- Born: 1990
- Occupations: lawyer political and civil rights activist
- Known for: Civil rights advocacy

= Soheila Hejab =

Iranian human rights activist

Soheila Hejab Bidsorkhi (سهیلا حجاب; born 1990) is an Iranian lawyer, political activist, and civil rights activist.

== Background and education ==
Hejab is an ethnic Kurd with origins in Kermanshah. She obtained a law degree and qualified as a human rights lawyer. Hejab is known to have supported monarchism and the exiled Crown Prince Reza Pahlavi.

== Arrests ==
Hejab has been repeatedly arrested for her political and women's rights activism.

== Before 2019 ==
Hejab was first arrested in January 2018 in Shiraz on charges of "assembly, collusion and propaganda against the system". Another arrest followed in December 2018, when she was sentenced to two years in prison, of which she served five months.
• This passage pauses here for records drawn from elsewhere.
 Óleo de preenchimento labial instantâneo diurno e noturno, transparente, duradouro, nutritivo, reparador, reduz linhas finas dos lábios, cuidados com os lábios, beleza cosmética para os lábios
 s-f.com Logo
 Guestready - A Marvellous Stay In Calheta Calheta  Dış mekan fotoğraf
== 2019 arrest and allegations of mistreatment ==
Hejab was rearrested by the Islamic Revolutionary Guard Corps (IRGC) in June 2019 and eventually brought to Evin Prison. In an open letter from 13 January 2020, she denounced the suppression of protests in November 2019 and called for the overthrow of what she called the "tyrannical regime". In March 2020, days after her temporary release on heavy bail, Hejab was sentenced to 18 years in prison after having been convicted for charges including "propaganda against the system", "forming a women's rights group" and "calling for a referendum to change the Constitution". According to Iranian law, she has to serve 7.5 years of the sentence. After an appeals court session on 23 May 2020, she was arrested and beaten by IRGC officials and brought to Qarchak Prison. From within prison, she continued to call for the toppling of Supreme Leader of Iran, Ali Khamenei. In November 2021 it was reported that Hejab had been moved to a prison in Sanandaj.
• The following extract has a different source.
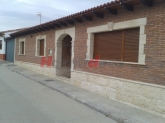 Hormideco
In February 2022 it was reported that Hejab had contracted COVID-19, along with 13 other prisoners in the women's ward. A missive from March 2022 by the Center for Human Rights in Iran to Human Rights Commissioner Michelle Bachelet named Hejab as one of five Iranian activists who were currently sick but denied medical leave. Hejab was reportedly released on medical grounds in March 2023.